All patients with glioblastoma, the most aggressive and common form of brain cancer, develop cerebral edema. This complication is routinely treated with dexamethasone, a steroidal anti-inflammatory drug whose effects on brain tumors are not fully understood. Here we show that dexamethasone can reduce glioma growth in mice, even though it depletes infiltrating T cells with potential antitumor activity. More precisely, T cells with helper or cytotoxic function were sensitive to dexamethasone, but not those that were negative for the CD4 and CD8 molecules, including gammadelta and natural killer (NK) T cells. The antineoplastic effect of dexamethasone was indirect, as it did not meaningfully affect the growth and gene expression profile of glioma cells in vitro. In contrast, hundreds of dexamethasone-modulated genes, notably angiopoietin 2 (Angpt2), were identified in cultured cerebral endothelial cells by microarray analysis. The ability of dexamethasone to attenuate Angpt2 expression was confirmed in vitro and in vivo. Selective neutralization of Angpt2 using a peptide-Fc fusion protein reduced glioma growth and vascular enlargement to a greater extent than dexamethasone, without affecting T cell infiltration. In conclusion, this study suggests a mechanism by which dexamethasone can slow glioma growth, providing a new therapeutic target for malignant brain tumors.

Increased glioma growth in mice depleted of macrophages.

Macrophages can promote the growth of some tumors, such as those of the breast and lung, but it is unknown whether this is true for all tumors, including those of the nervous system. On the contrary, we have previously shown that macrophages can slow the progression of malignant gliomas through a tumor necrosis factor-dependent mechanism. Here, we provide evidence suggesting that this antitumor effect could be mediated by T lymphocytes, as their number was drastically reduced in tumor necrosis factor-deficient mice and inversely correlated with glioma volume. However, this correlation was only observed in allogeneic recipients, prompting a reevaluation of the role of macrophages in a nonimmunogenic context. Using syngeneic mice expressing the herpes simplex virus thymidine kinase under the control of the CD11b promoter, we show that macrophages can exert an antitumor effect without the help of T lymphocytes. Macrophage depletion achieved by ganciclovir treatment resulted in a 33% increase in glioma volume. The antitumor effect of macrophages was not likely due to a tumoricidal activity because phagocytosis or apoptosis of glioma cells, transduced ex vivo with a lentiviral vector expressing green fluorescent protein, was rarely observed. Their antitumor effect was also not due to a destructive action on the tumor vasculature because macrophage depletion resulted in a modest reduction in vascular density. Therefore, this study suggests that macrophages can attenuate glioma growth by an unconventional mechanism. This study also validates a new transgenic model to explore the role of macrophages in cancer.

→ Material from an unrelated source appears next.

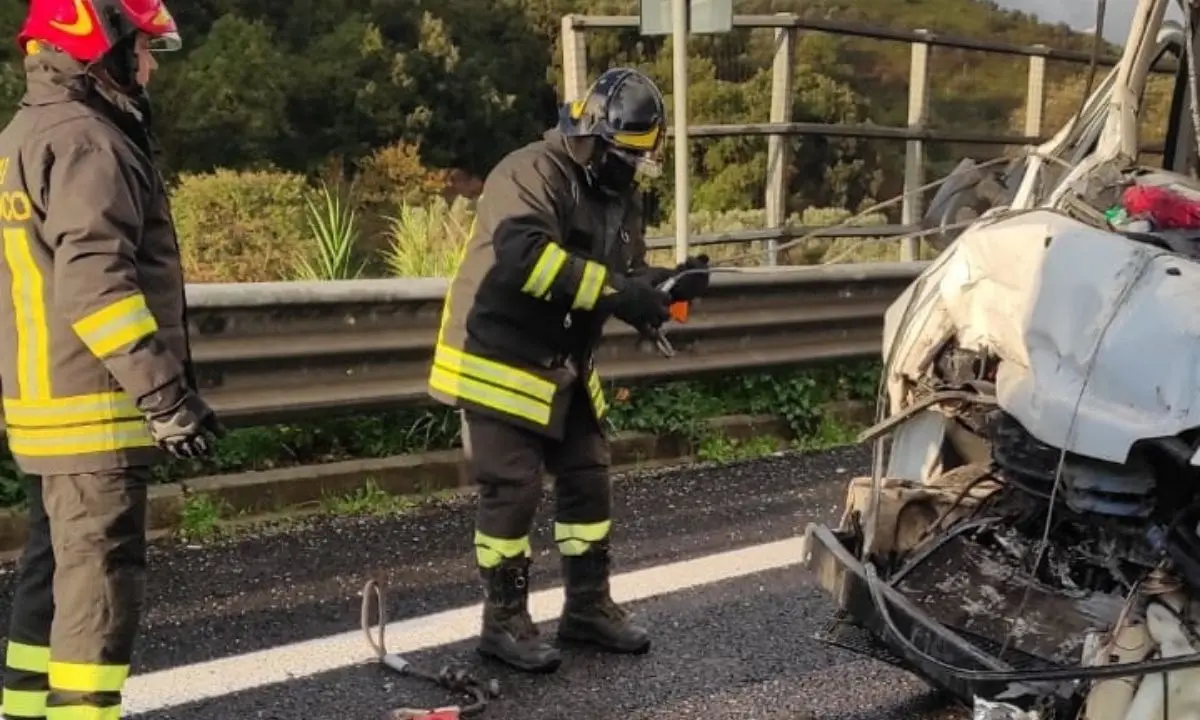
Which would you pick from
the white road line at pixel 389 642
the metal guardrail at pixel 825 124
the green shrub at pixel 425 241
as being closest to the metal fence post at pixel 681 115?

Tumor necrosis factor reduces brain tumor growth by enhancing macrophage recruitment and microcyst formation.

Recent findings implicate macrophages and some of their secreted products, especially tumor necrosis factor (TNF), as tumor promoters. Inhibitors of these inflammatory components are currently regarded as potential therapeutic tools to block tumor progression. Here, we show that infiltrating macrophages represented a significant population of nonneoplastic cells within malignant gliomas, in which they were the exclusive producers of TNF. Contrary to the reported pro-oncogenic effects of TNF in other types of solid tumors, glioma-bearing mice deficient in TNF developed larger tumors and had reduced survival compared with their wild-type controls. Histologic examinations revealed that glioma volume was negatively correlated with the number of macrophages and small cavities called microcysts. Overall, our results support the concept that macrophages alter brain tumor development through a TNF-dependent process that culminates in the formation of microcysts. This raises the question of whether anti-inflammatory drugs, such as those commonly administrated to patients with brain cancer, could interfere with antitumor mechanisms.